Philly the Phantom Knight of Wessex and Lord of the Planes heard about the Scrolling Gill's and Bean travelling into darkest Devon in the quest to rescue Deveon Woody of the Skips.

Philly the Pantom mounted his trusty steed Xcalibar, shouting for Martin the Car Boot, keeper of the Bay, we need to raise a band of WW's to help in the quest.

Martin rode up on Record his faithfull 55 and said "lets get a message to Wood the Bloke who lives Salisbury way, being the keeper of the diamond stones he will be able to help us. 

What about Sawdust the Producer, Dragon of all that lies to the West of Bristollier. 

Also send word to King Wenlsascrit, Roger the Sindenbad, Steve the Masked Marauder of Maskery to bring fellow WW's from the North.

Philly the Phantom and Martin the Car Boot sent word ahead that they were coming to assist in the quest to track down Devon Woody of the Skips. 

As they set off and neared a town called Bridport Stuart the Paul Keeper of the Fire warned that dark days lay ahead, be very careful as you cross into the land called "Devon".

Both Philly the Phantom, Martin the Car Boot and Wood the Bloke had crossed the border many times and visited that place called Axminster, they had on many occassions traded paper for shiny thing that now adorn their castles.

Martin the Car Boot mentioned that it was a good job that Waka the Pensioner was absent, if he knew about places like Axminster he would have a heart attack.

As they approched that place called Axminster other bands of WW's on the same quest appeared.
As they gathered round the camp fire that night there was talk of venturing further into the darkest depths of a place called Cornwall.
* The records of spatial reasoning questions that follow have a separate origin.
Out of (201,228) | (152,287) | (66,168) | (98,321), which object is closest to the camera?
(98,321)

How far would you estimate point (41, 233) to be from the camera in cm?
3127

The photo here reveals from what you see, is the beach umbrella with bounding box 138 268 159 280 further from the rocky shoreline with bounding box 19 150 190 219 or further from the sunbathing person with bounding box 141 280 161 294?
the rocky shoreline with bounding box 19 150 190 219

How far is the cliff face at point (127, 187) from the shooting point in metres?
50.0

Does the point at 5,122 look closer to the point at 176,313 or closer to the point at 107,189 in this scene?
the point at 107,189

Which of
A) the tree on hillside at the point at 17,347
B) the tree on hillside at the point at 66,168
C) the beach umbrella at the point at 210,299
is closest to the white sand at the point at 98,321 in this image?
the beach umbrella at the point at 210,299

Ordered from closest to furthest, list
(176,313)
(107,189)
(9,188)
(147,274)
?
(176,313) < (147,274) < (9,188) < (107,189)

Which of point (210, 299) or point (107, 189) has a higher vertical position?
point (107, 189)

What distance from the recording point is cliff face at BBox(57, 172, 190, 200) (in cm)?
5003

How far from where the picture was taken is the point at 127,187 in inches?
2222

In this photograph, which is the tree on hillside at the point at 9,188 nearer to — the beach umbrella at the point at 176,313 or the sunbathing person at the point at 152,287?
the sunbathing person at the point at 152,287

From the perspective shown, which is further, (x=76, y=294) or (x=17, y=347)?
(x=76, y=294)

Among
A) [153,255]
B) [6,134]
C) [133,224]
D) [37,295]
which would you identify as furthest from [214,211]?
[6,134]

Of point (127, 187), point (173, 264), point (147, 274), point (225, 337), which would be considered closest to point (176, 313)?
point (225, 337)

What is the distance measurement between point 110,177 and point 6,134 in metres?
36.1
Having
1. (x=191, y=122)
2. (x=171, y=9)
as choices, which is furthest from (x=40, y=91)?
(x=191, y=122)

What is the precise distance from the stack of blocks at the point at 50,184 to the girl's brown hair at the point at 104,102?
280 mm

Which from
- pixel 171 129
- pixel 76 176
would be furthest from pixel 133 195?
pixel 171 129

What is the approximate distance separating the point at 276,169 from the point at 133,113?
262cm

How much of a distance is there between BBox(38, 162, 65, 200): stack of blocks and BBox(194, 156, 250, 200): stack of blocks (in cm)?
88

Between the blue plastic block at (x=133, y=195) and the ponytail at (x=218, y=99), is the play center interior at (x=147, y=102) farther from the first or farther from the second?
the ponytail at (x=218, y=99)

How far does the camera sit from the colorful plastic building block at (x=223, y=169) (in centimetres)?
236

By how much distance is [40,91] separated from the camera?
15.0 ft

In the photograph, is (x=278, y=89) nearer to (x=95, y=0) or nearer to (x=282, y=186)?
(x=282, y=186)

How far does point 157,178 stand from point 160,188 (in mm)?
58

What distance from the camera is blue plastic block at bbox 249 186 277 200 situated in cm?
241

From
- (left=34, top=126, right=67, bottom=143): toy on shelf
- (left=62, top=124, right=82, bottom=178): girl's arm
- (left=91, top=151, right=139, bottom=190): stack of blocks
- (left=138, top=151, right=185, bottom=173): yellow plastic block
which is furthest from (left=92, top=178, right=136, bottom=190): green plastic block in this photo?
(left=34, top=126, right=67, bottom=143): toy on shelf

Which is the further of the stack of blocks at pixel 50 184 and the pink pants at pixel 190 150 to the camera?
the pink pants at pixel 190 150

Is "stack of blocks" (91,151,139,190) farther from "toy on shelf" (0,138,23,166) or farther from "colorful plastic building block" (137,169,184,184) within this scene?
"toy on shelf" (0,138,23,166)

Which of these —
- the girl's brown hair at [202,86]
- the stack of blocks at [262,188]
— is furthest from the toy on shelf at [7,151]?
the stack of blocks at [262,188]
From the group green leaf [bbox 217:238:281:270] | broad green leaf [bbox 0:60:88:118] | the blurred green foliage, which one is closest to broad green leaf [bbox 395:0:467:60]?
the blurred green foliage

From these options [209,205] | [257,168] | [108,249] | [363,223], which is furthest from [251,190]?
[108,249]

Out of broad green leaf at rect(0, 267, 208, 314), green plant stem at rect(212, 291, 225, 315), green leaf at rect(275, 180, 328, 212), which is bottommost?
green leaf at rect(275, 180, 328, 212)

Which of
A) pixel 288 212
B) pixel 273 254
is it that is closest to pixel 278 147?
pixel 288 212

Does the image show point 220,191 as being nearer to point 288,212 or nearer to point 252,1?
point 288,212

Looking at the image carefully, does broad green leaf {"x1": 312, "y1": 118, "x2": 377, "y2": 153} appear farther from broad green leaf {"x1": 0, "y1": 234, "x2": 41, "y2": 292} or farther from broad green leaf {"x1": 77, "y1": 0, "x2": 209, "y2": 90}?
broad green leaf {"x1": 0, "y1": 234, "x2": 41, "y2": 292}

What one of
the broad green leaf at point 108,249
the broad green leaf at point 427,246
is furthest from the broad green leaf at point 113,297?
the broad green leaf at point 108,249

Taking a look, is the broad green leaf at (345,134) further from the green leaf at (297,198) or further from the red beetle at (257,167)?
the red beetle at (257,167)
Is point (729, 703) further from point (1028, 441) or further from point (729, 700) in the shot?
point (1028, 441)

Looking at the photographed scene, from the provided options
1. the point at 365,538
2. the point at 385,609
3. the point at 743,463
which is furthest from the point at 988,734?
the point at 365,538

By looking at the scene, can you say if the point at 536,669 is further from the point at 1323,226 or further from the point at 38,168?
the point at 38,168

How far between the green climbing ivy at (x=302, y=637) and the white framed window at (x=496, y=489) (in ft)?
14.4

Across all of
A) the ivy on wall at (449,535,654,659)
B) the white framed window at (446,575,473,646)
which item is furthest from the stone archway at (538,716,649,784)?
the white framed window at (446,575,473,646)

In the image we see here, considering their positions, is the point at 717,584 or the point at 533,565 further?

As they spoke of ALF the Collector Keeper of all things Cornwellian chills went through their bones.

Fear not says Philly the Phantom and Martin the Car Boot, we know ALF the Collector and compared with us there is nothing to worry about. Ah but what about the Gill's Says Sawdust the Producer, Wood the Bloke steped forward, I will protect them with the diamond stone.

Knowing of the impending WW's journey into the place called Cornwall ALF the Collector started preparing for the long journey that lay ahead across the murky waters in the quest to find Devon Woody of the Skips.


----------



## Scrit (22 Dec 2006)

Hold on a minute, has anyone seen my dodo, Dado? I'm sure he's around here somewhere..... 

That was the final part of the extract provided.